***** Given text *****

Can post funny things that may have happened in a campaign you or a friend was in Like how i had a character nearly die to a rat twice

Deleted user

( Going to stalk because I haven't tried D & D before but I'm into the idea. )

@Ranbob

DnD has some great moments lmao

In my first big campaign “Out of the Abyss” my character ruined like the hole first section of it because i broke a door down XD

Later she was sort of forced to sell her soul to the demon lord Fraz which drained her health every time she used extra power and whenever she traded some for ancient black dragon breath

She later got more curses like not being able to sit XD
And almost killing the whole party

We obliterated another demon lord in less then 2 rounds

I’ll put more later

@Katastrophic group

context: group of idiots consisting of:

  • half-elf bard who thinks he's good at stealing
  • fighter goliath who says 'bro'
  • barbarian half orc who has no idea what's going on but likes to hit stuff
  • an edgy rogue gnome who is actually good at stealing and being a football
  • me, a confused ranger elf who just wants to sleep

So we finished our first quest and are in town to do some shopping. Half-elf bard can detect magic and needs a fancy pearl to do the spell so we split up to do shopping.

*****

◆ Required actions ◆
• a. List every line in the listing below that contains the string "pink".
• b. Write what comes next in the forum thread about funny D&D campaign moments above, starting right after its last sentence.

***** Data for the task *****

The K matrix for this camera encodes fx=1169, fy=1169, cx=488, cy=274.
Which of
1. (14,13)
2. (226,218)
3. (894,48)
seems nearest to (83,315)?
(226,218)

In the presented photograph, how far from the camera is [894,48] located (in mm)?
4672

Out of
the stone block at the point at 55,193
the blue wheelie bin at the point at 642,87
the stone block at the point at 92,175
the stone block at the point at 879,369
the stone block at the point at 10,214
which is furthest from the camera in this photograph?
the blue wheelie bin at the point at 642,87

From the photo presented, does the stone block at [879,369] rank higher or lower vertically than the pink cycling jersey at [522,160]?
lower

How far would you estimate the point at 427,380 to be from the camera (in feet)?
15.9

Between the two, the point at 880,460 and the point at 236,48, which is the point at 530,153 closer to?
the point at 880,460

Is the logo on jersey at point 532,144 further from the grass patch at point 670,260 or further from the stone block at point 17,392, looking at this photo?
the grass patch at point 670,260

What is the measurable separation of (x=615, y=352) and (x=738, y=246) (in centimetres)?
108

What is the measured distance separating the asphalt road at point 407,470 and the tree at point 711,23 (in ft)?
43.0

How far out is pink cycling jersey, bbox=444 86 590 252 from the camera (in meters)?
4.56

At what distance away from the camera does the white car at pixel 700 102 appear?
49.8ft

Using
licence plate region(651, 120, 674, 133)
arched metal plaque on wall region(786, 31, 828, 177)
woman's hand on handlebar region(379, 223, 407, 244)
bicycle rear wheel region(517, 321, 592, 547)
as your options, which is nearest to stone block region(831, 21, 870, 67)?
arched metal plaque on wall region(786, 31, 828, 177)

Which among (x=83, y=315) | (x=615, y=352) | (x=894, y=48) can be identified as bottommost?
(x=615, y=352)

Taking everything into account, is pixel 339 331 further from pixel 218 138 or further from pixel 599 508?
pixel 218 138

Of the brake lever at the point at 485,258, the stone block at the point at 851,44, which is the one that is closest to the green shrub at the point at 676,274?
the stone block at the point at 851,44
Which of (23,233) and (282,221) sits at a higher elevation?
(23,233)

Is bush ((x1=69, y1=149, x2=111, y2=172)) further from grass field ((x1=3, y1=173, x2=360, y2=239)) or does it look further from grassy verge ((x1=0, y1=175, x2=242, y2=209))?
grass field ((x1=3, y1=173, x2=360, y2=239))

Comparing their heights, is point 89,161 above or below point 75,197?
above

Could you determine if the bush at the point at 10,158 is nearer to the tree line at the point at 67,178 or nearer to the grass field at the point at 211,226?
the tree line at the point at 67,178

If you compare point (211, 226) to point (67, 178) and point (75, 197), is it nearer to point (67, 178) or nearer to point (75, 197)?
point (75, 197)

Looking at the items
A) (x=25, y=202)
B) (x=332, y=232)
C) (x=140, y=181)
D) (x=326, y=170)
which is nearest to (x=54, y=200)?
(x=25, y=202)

*****

◆ Answers to the exercises ◆
• a.
From the photo presented, does the stone block at [879,369] rank higher or lower vertically than the pink cycling jersey at [522,160]?
How far out is pink cycling jersey, bbox=444 86 590 252 from the camera (in meters)?

• b.
Half elf is at the shop and instead of buying the pearl with the gold we earned, decides to steal it. The dwarf rogue tries to distract the shopkeeper while half elf tries to grab the box out of his hand for a "closer look." They respectively roll a two and three on persuasion and stealth, and then the half elf rolls a three again on strength check to try to take the pearl. Shopkeeper starts yelling at them to leave, and in comes goliath who tries to intimidate a lower price. rolls a one and has a voice crack. I'm across the street watching and facepalming as the guard barracks next door open and all the town guard enters the shop. Queue a bunch of idiots trying to reason, intimidate, and fight their way out of the shop with the pearl despite being three on twenty fully armed guards with weapons drawn. half orc is now there and encouraging the fight as our poor dm is trying very hard to not tpk half of the group over this stupidity.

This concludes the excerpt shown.